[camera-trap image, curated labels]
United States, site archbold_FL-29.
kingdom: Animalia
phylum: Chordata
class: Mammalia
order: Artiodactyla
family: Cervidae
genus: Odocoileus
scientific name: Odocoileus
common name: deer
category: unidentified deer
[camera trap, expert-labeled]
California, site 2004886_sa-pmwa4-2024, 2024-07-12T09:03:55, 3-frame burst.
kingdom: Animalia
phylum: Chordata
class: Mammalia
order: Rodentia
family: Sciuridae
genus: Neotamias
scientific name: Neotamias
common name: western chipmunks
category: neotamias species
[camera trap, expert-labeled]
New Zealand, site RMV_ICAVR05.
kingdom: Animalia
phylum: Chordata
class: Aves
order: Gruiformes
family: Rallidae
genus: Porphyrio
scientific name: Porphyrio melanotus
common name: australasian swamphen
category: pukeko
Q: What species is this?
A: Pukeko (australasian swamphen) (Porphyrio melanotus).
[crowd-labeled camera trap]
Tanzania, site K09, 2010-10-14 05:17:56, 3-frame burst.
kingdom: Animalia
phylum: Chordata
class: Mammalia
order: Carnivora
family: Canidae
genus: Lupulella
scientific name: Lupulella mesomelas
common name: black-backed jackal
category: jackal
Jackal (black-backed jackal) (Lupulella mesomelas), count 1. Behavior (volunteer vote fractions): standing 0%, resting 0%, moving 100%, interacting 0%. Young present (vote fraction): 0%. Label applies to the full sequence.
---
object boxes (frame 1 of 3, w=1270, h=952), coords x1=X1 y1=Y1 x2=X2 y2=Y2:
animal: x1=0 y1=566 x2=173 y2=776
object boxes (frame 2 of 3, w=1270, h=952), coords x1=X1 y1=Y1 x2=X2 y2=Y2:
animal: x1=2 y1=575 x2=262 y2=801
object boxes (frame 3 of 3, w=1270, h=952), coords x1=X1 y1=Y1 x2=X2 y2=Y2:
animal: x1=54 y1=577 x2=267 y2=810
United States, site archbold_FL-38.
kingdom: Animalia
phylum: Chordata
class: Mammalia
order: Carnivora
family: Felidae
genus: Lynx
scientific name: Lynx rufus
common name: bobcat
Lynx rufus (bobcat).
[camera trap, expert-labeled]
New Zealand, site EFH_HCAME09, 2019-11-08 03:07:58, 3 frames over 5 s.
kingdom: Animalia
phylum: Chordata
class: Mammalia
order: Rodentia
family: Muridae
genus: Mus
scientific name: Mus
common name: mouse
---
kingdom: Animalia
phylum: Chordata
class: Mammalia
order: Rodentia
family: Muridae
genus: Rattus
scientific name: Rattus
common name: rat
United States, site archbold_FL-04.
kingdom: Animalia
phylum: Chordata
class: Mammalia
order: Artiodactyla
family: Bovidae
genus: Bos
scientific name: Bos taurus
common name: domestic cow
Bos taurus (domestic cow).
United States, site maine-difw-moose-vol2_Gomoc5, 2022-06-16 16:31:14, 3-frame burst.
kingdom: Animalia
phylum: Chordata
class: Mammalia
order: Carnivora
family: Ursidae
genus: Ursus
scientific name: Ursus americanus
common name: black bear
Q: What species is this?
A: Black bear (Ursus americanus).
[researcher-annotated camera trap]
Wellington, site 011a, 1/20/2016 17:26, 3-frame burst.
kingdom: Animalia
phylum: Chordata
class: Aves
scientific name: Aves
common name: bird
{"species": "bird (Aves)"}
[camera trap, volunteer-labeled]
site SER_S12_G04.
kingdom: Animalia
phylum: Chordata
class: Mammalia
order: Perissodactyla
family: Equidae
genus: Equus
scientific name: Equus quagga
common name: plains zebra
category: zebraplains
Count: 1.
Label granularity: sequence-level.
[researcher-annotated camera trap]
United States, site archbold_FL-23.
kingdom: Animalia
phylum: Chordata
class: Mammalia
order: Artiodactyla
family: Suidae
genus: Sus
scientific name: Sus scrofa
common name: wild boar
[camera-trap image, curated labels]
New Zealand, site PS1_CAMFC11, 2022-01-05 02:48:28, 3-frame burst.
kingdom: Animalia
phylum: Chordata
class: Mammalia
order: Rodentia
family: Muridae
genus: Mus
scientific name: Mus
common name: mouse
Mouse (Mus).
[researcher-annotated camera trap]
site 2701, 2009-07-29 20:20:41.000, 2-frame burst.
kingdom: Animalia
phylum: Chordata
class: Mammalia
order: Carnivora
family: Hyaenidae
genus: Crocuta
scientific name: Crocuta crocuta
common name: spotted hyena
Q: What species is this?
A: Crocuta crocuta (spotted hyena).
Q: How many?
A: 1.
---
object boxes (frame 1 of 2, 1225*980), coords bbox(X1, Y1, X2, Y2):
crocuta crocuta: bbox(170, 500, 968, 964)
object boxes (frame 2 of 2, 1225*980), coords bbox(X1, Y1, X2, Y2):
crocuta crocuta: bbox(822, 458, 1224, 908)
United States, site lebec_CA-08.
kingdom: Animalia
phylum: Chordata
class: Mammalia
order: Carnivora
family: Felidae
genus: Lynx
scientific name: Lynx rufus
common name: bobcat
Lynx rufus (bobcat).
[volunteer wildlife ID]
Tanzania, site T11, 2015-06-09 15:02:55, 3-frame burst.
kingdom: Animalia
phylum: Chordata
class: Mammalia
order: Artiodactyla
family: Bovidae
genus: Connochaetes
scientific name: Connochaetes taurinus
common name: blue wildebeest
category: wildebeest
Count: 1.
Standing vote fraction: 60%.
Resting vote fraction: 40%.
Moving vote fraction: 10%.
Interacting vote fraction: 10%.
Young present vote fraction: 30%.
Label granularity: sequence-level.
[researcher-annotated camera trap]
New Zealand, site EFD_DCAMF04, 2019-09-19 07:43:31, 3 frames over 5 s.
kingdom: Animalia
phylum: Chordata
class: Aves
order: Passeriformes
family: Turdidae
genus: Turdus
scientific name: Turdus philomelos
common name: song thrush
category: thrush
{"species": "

▸ What is being asked
In the records above, find the line containing "New Zealand, site EFD_DCAMF04, 2019-09-19" and print it and every later line exactly, through the last one.

▸ Exercise response
New Zealand, site EFD_DCAMF04, 2019-09-19 07:43:31, 3 frames over 5 s.
kingdom: Animalia
phylum: Chordata
class: Aves
order: Passeriformes
family: Turdidae
genus: Turdus
scientific name: Turdus philomelos
common name: song thrush
category: thrush
{"species": "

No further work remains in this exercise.